Tingkat tutur ngoko mencerminkan rasa tak berjarak antara O1 (orang pertama) terhadap O2 (orang kedua). Artinya O1 tidak memiliki rasa segan (jiguh pakewuh) terhadap O2, jadi buat seseorang yang ingin menyatakan keakrabannya terhadap seseorang O2, tingkat ngoko inilah seharusnya dipakai. Teman-teman akrab biasanya saling ‘’ngoko-ngoko’’-an. Orang-orang berstatus tinggi berhak pula, atau justru dianggap pantas, untuk menunjukkan rasa tak enggan terhadap orang lain yang berstatus rendah.
Contoh percakapan dalam basa ngoko :
Tono    : Aku ora kulina olah raga kaya Aris. Kasenenganku ngrungokake radhio, nggambar, lan maca.
            Aku tidak terbiasa berolahraga seperti Aris. Kegemaranku mendengarkan radio, menggambar, dan membaca.

Aris     : Apa entuk-entukane wong sing seneng ngrungokake radhio?
            Apa yang didapatkan dari orang yang suka mendengarkan radio?

Tono    : Wah, kowe kuwi kepancal sepur, Ris! Akeh banget guna paedahe seneng ngrungokake radhio. Bisa tambah kawruh, bisa nglipur, bisa tambah kanca, bisa ngerti kaanan sing lagi dumadi tanpa maca koran. Malah kadhang kala entuk rejeki, utawa hadiah.
            Wah, kamu tuh kayak nggak tahu saja, Ris. Banyak banget manfaatnya bagi yang suka mendengarkan radio. (Misalkan) Bisa menambah pengetahuan, bisa terhibur, bisa tambah teman, bisa tahu keadaan yang terjadi tanpa membaca koran. Bahkan kadang kala mendapat rejeki atau hadiah.

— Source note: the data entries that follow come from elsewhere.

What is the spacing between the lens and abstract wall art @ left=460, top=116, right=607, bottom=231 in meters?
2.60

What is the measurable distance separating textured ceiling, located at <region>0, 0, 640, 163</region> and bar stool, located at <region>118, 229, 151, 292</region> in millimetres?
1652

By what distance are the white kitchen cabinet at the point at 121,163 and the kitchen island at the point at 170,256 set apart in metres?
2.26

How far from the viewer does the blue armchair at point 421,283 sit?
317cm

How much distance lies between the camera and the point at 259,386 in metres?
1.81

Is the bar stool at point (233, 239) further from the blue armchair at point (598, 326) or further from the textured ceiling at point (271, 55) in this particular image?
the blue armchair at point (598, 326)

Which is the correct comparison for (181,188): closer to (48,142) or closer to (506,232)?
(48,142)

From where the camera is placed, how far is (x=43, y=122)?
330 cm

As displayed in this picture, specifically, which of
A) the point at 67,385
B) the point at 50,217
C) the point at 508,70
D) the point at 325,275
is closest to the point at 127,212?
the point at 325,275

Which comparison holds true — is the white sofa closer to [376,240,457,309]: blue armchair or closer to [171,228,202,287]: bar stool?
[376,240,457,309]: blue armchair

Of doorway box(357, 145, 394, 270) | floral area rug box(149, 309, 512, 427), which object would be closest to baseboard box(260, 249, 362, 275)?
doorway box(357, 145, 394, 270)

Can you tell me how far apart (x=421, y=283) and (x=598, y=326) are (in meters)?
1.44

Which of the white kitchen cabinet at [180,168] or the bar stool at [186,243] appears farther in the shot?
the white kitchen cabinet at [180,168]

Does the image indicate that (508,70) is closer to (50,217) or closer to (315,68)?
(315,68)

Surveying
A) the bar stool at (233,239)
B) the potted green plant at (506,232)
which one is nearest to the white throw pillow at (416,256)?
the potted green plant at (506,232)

Aris     : Iya. Yen ngono kasenengane manungsa iku duweni guna sing maneka warna. Sing seneng olah raga ya bakal ngundhuh uwohing olah raga, samono uga sing seneng maca ya bakal ngundhuh uwohing maca.
            Ya. Kalau begitu kegemaran orang itu mempunyai manfaat yang beraneka ragam. Bagi yang gemar berolahraga akan mengambil manfaatnya dalam olah raga. Bagi yang gemar membaca pun akan mengambil manfaatnya dalam membaca.
(Priyantono, 2008: 45)
Pada contoh dialog diatas merupakan contoh pemakaian ngoko dalam kehidupan sehari-hari antara teman yang sudah akrab. Karena Aris dan Tono dalam dialog diatas bisa jadi hubungannya adalah teman sebaya atau teman sekelas di sekolahnya sehingga tidak perlu lagi menggunakan bentuk krama.

3.4.2    Penggunaan Madya
Pada dasarnya bahasa Jawa mempunyai tiga stratifikasi pokok. Pertama, ialah ngoko yang dipakai oleh setiap penutur bahasa Jawa mulai dari anak-anak sampai orang tua, dari yang miskin sampai yang kaya, dan yang berpendidikan rendah sampai yang berpendidikan tinggi, dari rakyat biasa sampai para bangsawan.  Ngoko sendiri terdiri dari ngoko lugu dan ngoko alus. Ngoko lugu biasanya dipakai untuk membahasakan diri sendiri, berbicara dengan sahabat dekat yang umur dan status sosialnya sama, atau jika bertutur kata dengan pendengar yang usia, status dan pendidikannya lebih rendah. Ngoko alus pada dasarnya adalah campuran antara ngoko dan krama. Stratifikasi ini biasanya dipakai diantara penutur dan pendengar yang bersahabat dengan tingkat pendidikan yang tinggi dan antara anak dengan orang tua. Stratifikasi yang kedua adalah karma madya atau biasa dikenal dengan madya (stratifikasi tengah) saja. Madya ini biasanya digunakan dalam bertutur kata dengan orang yang tingkat sosialnya rendah, tetapi usianya lebih tua dari penuturnya. Stratifikasi yang ketiga adalah krama (tingkat tutur halus). Stratifikasi ini biasanya dipergunakan untuk menunjukkan rasa hormat terhadap pandangan yang menurut perasaan penutur memiliki tingkat social yang lebih tinggi.
Contoh percakapan dalam bentuk madya:
A         : Pundi wohwohane sing becik-becik niku?
            Yang mana buah-buahan yang segar nih?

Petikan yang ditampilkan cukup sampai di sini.